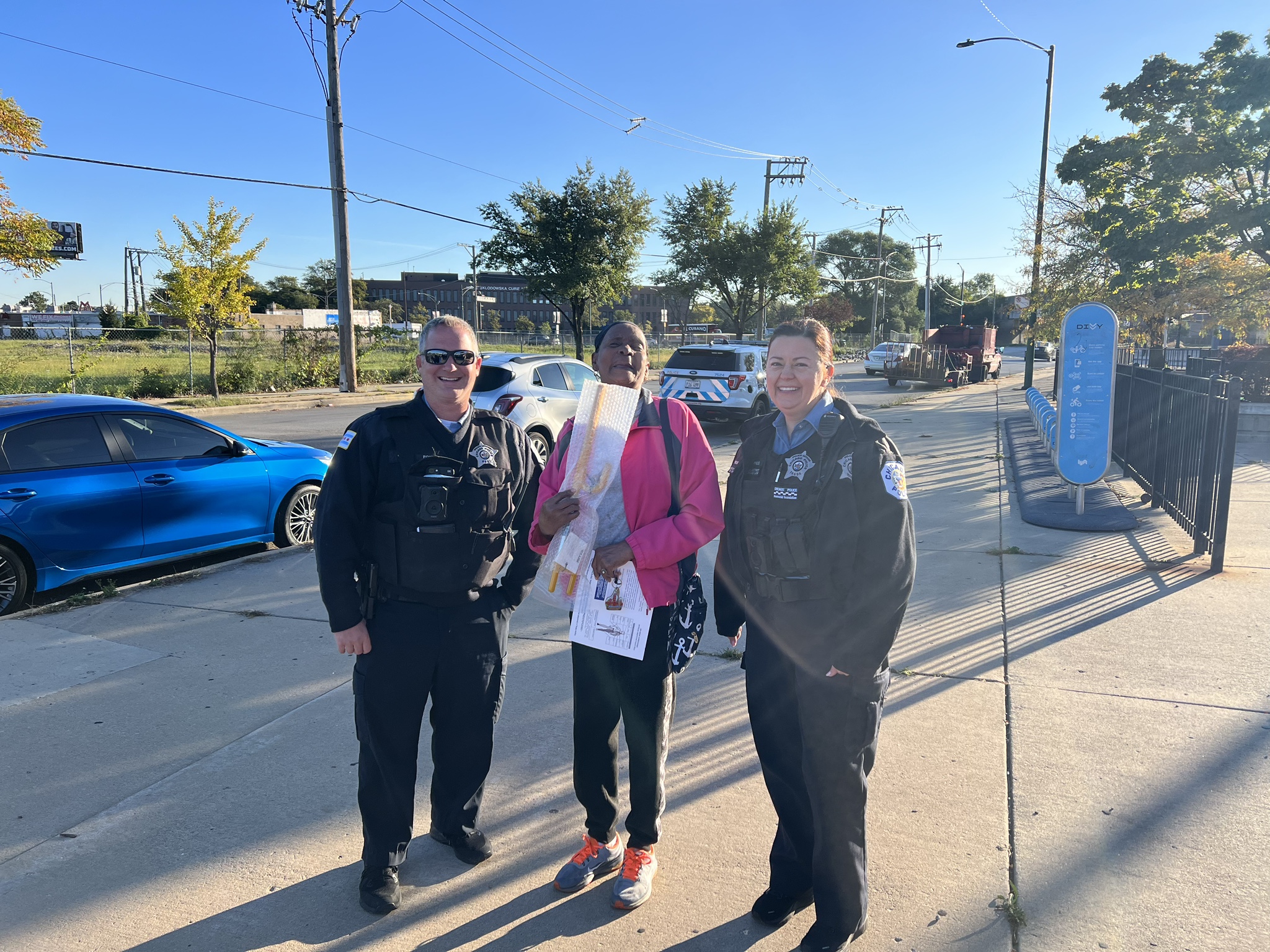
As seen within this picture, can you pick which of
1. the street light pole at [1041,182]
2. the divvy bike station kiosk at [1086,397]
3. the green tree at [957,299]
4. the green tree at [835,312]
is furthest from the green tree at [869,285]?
the divvy bike station kiosk at [1086,397]

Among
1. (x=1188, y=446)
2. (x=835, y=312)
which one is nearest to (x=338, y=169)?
(x=1188, y=446)

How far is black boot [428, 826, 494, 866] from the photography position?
2904mm

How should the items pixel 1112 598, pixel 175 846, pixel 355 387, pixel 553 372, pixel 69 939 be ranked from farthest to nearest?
1. pixel 355 387
2. pixel 553 372
3. pixel 1112 598
4. pixel 175 846
5. pixel 69 939

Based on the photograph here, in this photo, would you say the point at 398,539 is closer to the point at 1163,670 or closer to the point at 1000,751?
the point at 1000,751

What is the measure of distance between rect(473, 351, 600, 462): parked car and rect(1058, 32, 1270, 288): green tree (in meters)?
11.5

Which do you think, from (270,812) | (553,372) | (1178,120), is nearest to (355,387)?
(553,372)

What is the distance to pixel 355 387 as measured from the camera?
79.2 feet

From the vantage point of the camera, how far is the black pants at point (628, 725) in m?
2.66

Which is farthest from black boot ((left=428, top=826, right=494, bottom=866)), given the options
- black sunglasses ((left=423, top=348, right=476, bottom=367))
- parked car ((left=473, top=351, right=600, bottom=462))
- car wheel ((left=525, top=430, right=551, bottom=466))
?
car wheel ((left=525, top=430, right=551, bottom=466))

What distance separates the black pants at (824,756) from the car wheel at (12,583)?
5221 mm

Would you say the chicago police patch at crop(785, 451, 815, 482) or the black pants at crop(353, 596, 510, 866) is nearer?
the chicago police patch at crop(785, 451, 815, 482)

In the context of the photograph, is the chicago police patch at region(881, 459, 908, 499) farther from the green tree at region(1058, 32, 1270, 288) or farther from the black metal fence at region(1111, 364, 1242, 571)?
the green tree at region(1058, 32, 1270, 288)

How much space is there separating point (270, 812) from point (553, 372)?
8.76 meters

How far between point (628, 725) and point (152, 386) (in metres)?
22.9
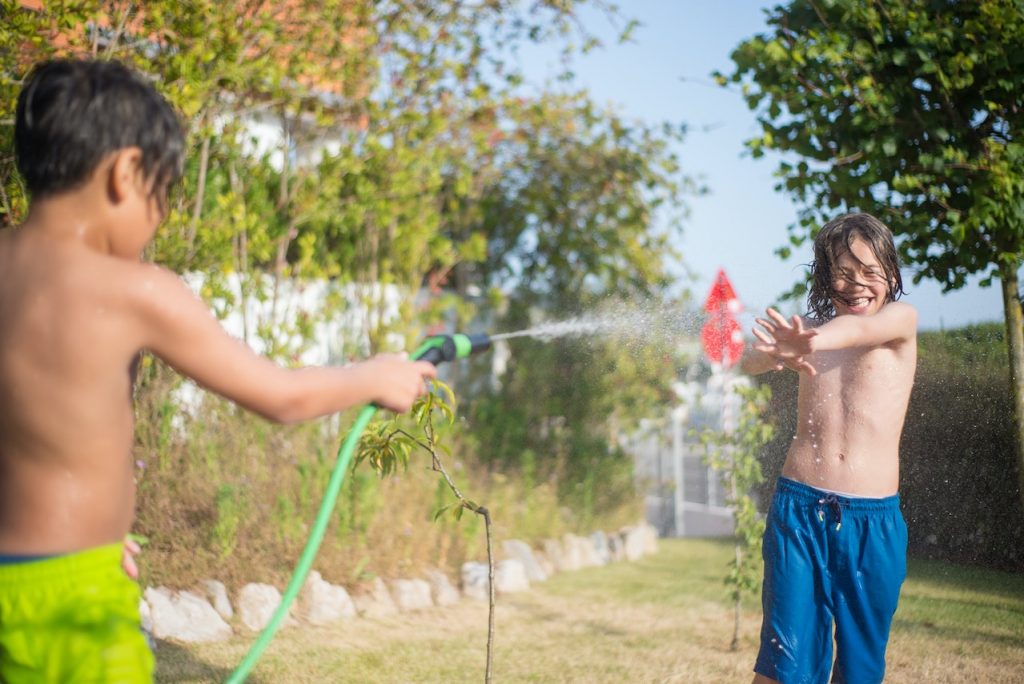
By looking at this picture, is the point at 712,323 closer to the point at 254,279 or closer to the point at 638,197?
the point at 254,279

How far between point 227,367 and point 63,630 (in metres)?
0.46

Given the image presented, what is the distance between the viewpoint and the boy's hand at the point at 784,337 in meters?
2.45

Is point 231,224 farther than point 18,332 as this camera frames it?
Yes

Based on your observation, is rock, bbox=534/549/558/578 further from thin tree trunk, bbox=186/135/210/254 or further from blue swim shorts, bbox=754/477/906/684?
blue swim shorts, bbox=754/477/906/684

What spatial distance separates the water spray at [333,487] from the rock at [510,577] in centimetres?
405

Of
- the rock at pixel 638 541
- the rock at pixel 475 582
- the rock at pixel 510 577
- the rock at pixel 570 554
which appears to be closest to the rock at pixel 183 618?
the rock at pixel 475 582

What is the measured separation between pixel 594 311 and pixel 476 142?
74.9 inches

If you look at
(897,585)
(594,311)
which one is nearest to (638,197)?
(594,311)

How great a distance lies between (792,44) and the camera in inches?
184

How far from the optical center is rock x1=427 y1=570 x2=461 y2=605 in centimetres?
541

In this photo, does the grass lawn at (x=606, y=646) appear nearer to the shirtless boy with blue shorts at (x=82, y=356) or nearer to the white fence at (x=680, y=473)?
the white fence at (x=680, y=473)

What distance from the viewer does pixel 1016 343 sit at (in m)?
4.14

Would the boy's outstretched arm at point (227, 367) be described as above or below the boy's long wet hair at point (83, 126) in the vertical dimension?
below

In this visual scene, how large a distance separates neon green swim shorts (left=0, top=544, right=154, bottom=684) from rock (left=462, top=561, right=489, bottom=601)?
423cm
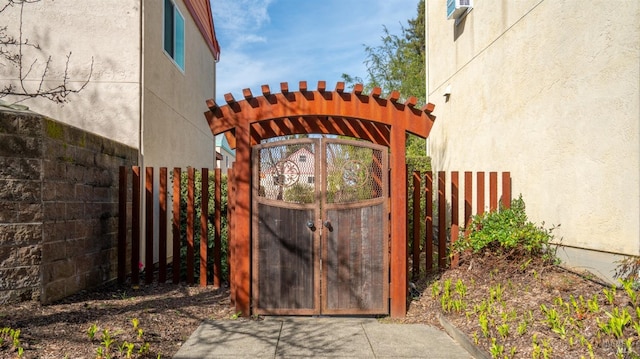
────────────────
Render the part of the material that opens with the line containing "How much space" and runs through the end of the material as a Markdown table with the columns Number and Text, one nonblank line per row, leaving out the pictures.

TASK OUTPUT:
| Number | Text |
|---|---|
| 1 | How much space is there separating point (270, 812) from point (553, 372)? |
| 2 | 8.76 meters |
| 3 | How far between point (628, 725) and point (152, 386) (in metres)? |
| 4 | 22.9 |
| 5 | By looking at this picture, is the point at 712,323 closer to the point at 254,279 or closer to the point at 638,197? |
| 6 | the point at 254,279 |
| 7 | How far between point 227,367 and point 63,630 (in metres)? |
| 8 | 0.46 |
| 9 | Given the image presented, what is the distance between the viewpoint and the boy's hand at the point at 784,337 in meters? |
| 10 | 2.45 |
| 11 | Is point 231,224 farther than point 18,332 as this camera frames it? |
| 12 | Yes |
| 13 | Based on your observation, is rock, bbox=534/549/558/578 further from thin tree trunk, bbox=186/135/210/254 or further from blue swim shorts, bbox=754/477/906/684? |
| 14 | blue swim shorts, bbox=754/477/906/684 |
| 15 | What spatial distance separates the water spray at [333,487] from the rock at [510,577] in centimetres? |
| 16 | 405 |
| 17 | Of |
| 18 | - the rock at pixel 638 541 |
| 19 | - the rock at pixel 475 582 |
| 20 | - the rock at pixel 510 577 |
| 21 | - the rock at pixel 570 554 |
| 22 | which appears to be closest to the rock at pixel 183 618? |
| 23 | the rock at pixel 475 582 |
| 24 | What is the measured separation between pixel 594 311 and pixel 476 142? |
| 25 | 74.9 inches |
| 26 | If you look at |
| 27 | (897,585) |
| 28 | (594,311) |
| 29 | which one is nearest to (638,197)? |
| 30 | (594,311) |
| 31 | How great a distance lies between (792,44) and the camera in inches? |
| 32 | 184 |
| 33 | How far from the optical center is rock x1=427 y1=570 x2=461 y2=605 in centimetres? |
| 34 | 541 |
| 35 | In this photo, does the grass lawn at (x=606, y=646) appear nearer to the shirtless boy with blue shorts at (x=82, y=356) or nearer to the white fence at (x=680, y=473)? |
| 36 | the white fence at (x=680, y=473) |
| 37 | What distance from the viewer does pixel 1016 343 sit at (in m)? |
| 38 | 4.14 |
| 39 | Would the boy's outstretched arm at point (227, 367) be described as above or below the boy's long wet hair at point (83, 126) in the vertical dimension? |
| 40 | below |
| 41 | In this visual scene, how large a distance separates neon green swim shorts (left=0, top=544, right=154, bottom=684) from rock (left=462, top=561, right=489, bottom=601)? |
| 42 | 423cm |